# [WHAT TO WORK ON]
In the Intel GPU deployment guide, reproduce the passage that begins at the words "# Running NVIDIA's" and stops after "the deploy side.".

# Running NVIDIA's V2X-I PointPillars Dense FP16 Model on Intel GPU

**Purpose.** This guide describes how to take a model trained with NVIDIA's [CUDA-V2XFusion](https://github.com/NVIDIA-AI-IOT/Lidar_AI_Solution/tree/master/CUDA-V2XFusion) reference design and deploy it on Intel GPU via the [intermediate-fusion](https://github.com/open-edge-platform/edge-ai-suites/tree/release-2026.1.0/metro-ai-suite/sensor-fusion-for-traffic-management/intermediate-fusion) deploy binary.

**Audience.** Customers who already hold a CUDA-V2XFusion-trained checkpoint — either NVIDIA's provided reference model `dense_epoch_100_.pth`, or a checkpoint you produced yourself by following NVIDIA's reference training flow — and want to run inference on Intel platform without any retraining or C++ changes on the deploy side.

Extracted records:
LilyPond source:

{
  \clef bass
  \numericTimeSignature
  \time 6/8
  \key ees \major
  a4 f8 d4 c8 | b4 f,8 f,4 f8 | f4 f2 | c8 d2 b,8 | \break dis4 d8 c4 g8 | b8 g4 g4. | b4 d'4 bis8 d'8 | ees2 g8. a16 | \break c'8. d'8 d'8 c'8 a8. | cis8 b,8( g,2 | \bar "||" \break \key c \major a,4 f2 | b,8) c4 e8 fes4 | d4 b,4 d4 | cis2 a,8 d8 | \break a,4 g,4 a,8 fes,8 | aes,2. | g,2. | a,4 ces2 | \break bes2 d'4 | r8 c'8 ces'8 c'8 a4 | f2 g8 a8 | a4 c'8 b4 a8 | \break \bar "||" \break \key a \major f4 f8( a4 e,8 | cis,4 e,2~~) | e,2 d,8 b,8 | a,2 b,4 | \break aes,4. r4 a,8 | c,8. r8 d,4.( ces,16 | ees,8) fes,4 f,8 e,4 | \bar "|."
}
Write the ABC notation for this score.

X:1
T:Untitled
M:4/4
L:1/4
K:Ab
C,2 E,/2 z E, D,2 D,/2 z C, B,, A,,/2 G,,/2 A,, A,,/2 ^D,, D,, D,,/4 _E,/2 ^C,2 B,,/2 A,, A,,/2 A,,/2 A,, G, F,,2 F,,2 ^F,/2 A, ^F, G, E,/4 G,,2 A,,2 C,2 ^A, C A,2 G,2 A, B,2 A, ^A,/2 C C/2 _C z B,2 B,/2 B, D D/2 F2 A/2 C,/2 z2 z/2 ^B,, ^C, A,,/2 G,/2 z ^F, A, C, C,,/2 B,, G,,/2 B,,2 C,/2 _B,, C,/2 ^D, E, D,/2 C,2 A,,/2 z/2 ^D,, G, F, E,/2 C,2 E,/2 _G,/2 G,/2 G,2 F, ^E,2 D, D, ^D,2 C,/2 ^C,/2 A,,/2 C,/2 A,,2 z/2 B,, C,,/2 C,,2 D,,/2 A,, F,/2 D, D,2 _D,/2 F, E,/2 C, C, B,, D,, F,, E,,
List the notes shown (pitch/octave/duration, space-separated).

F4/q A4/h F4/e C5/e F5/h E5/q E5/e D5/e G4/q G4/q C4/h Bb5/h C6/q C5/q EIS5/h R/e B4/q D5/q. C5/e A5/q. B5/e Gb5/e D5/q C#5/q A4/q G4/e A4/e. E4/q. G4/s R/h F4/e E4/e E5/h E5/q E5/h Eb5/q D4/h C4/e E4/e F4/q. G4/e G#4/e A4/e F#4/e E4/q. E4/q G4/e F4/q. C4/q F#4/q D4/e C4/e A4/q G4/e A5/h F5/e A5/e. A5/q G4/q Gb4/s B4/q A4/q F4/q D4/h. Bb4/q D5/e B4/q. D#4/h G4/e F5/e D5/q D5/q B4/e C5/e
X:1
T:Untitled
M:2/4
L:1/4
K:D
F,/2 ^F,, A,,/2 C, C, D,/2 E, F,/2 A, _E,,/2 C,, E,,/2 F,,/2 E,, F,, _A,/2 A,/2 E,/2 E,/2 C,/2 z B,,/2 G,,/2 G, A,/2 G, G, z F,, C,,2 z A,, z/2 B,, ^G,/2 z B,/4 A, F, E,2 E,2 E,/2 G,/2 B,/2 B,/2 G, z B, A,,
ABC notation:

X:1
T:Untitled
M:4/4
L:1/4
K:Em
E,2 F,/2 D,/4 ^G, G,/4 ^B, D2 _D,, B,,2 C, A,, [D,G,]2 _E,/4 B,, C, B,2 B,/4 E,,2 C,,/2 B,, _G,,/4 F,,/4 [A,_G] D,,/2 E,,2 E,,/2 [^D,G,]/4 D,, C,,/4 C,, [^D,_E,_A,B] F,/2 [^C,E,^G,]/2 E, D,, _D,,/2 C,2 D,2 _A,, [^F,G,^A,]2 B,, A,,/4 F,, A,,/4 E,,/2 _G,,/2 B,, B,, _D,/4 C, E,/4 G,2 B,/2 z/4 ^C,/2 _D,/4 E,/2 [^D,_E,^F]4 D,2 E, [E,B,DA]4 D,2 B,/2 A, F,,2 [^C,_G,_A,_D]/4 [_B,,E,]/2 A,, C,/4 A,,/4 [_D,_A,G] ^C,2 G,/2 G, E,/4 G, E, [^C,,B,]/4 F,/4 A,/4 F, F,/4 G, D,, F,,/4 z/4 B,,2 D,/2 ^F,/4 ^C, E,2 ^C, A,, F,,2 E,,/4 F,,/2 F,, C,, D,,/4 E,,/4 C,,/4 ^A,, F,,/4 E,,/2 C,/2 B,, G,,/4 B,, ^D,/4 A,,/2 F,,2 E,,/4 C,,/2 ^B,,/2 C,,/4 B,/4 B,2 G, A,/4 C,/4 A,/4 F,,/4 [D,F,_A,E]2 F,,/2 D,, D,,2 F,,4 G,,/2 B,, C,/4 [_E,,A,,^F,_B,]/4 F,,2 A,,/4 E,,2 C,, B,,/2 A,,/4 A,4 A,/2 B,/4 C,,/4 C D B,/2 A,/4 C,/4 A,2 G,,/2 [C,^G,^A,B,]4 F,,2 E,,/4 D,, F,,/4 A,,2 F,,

# [WRITTEN REPLY]
# Running NVIDIA's V2X-I PointPillars Dense FP16 Model on Intel GPU

**Purpose.** This guide describes how to take a model trained with NVIDIA's [CUDA-V2XFusion](https://github.com/NVIDIA-AI-IOT/Lidar_AI_Solution/tree/master/CUDA-V2XFusion) reference design and deploy it on Intel GPU via the [intermediate-fusion](https://github.com/open-edge-platform/edge-ai-suites/tree/release-2026.1.0/metro-ai-suite/sensor-fusion-for-traffic-management/intermediate-fusion) deploy binary.

**Audience.** Customers who already hold a CUDA-V2XFusion-trained checkpoint — either NVIDIA's provided reference model `dense_epoch_100_.pth`, or a checkpoint you produced yourself by following NVIDIA's reference training flow — and want to run inference on Intel platform without any retraining or C++ changes on the deploy side.